TrustMesh: Consensus as Emergence, Security from Behavior

Overview

TrustMesh is a consensus architecture based on emergent dynamics. Its goal is to allow the entire network to eventually converge on a single proposal within each Round. Any node may propose, and through local interactions and dynamical convergence, the network selects a unique proposal. Throughout the process, no node needs knowledge of any global view; blocks do not reference one another, and nodes react purely based on local information.

The current Proof of Concept (PoC) demonstrates that even under adversarial conditions with randomly assigned reputations, the system still exhibits clear attractors and reliably converges. The PoC implementation is available here: TrustMesh

Core Concepts

Round

A Round is the basic unit of a complete consensus process in TrustMesh. TrustMesh intentionally does not prescribe how rounds must be advanced. (In the PoC, rounds are driven by fixed time windows for observability.)
If strong consistency is not required, rounds may execute in parallel. Each round ultimately produces valid history (i.e., consensus results that are never pruned or discarded). In this semantic model, there are no forks that require resolution or pruning.

Reputation

Reputation is the core concept of TrustMesh, and the security of the system directly depends on it. Reputation is stored in each node’s Locally Observed Reputation Table (LORT) and must be bound to verifiable identities (e.g., public keys). Although the term “reputation” is used, it does not represent subjective prestige. To prevent reputation from degenerating into global authority, TrustMesh enforces the following design constraints:

  1. Local Privacy
    A node’s reputation table must not be shared, broadcast, copied, or exported to any external party.

  2. Observation-Only Derivation
    All reputation values must be derived solely from behaviors directly observed by the node itself, rather than imported from third-party recommendations or external reputation feeds.

  3. Purpose-Driven Rule Construction
    Reputation update rules must be defined according to the concrete purpose and service model of the network.

Consensus Process

1. Proposal Generation

At the beginning of each round, nodes construct and broadcast proposals. Nodes do not score their own proposals, as self-scoring provides no meaningful information and introduces attack surfaces. However, the system requires an initial perturbation; otherwise, all proposal scores would remain zero.

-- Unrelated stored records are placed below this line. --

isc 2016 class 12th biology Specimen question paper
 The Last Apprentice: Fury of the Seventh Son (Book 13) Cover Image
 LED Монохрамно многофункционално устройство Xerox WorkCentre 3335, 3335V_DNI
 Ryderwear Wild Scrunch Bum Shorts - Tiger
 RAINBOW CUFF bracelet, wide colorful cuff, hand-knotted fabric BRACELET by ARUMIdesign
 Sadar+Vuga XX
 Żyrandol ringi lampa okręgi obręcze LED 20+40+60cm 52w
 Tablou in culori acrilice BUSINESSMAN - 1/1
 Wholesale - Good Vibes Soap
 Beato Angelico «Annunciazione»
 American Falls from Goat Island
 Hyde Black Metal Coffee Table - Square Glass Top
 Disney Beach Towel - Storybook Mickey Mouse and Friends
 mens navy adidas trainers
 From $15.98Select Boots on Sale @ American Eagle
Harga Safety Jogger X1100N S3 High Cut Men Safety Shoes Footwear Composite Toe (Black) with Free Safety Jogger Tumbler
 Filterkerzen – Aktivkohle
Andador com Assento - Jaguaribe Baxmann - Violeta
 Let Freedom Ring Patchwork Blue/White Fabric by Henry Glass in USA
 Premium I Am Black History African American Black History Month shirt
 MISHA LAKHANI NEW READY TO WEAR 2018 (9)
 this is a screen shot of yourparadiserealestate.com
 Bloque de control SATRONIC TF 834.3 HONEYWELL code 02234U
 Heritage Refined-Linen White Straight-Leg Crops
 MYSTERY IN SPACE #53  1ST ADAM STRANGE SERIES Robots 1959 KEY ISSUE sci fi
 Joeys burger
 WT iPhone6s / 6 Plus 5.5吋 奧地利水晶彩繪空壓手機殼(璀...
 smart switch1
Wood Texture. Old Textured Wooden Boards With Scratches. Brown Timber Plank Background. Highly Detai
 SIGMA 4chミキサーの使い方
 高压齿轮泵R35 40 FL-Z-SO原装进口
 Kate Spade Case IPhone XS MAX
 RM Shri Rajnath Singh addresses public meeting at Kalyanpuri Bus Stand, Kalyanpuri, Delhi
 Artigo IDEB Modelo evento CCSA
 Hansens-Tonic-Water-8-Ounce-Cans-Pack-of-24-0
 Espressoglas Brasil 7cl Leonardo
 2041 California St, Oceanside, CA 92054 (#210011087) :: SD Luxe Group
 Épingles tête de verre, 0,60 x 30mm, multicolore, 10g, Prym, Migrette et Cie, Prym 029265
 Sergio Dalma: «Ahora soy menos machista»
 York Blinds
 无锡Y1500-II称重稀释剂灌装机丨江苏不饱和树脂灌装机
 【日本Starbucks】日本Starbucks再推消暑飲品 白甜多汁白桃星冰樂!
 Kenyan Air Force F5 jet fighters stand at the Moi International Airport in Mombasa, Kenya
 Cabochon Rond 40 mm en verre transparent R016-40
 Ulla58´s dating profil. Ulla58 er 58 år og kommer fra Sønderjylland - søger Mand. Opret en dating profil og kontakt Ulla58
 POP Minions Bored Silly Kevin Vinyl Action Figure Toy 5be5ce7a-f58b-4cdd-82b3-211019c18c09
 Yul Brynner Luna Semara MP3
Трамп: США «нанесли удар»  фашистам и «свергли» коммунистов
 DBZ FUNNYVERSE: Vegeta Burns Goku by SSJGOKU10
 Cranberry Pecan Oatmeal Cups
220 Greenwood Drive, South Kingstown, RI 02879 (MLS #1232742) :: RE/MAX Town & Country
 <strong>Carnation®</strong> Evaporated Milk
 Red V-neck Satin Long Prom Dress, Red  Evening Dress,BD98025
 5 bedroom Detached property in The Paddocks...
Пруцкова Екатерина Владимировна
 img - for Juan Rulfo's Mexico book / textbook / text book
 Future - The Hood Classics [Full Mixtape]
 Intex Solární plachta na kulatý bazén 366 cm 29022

Receiving nodes may therefore apply a configurable base score, conceptually equivalent to assuming that the proposer assigns an initial score to its own proposal. (In the PoC, this is simplified by letting proposers self-score and self-sign with an immutable value; this can be losslessly mapped back to a base-score mechanism.)

Every node may produce a valid proposal in every round. TrustMesh fully removes the distinction between leaders and voters: all nodes possess both the right to propose and the right to score proposals.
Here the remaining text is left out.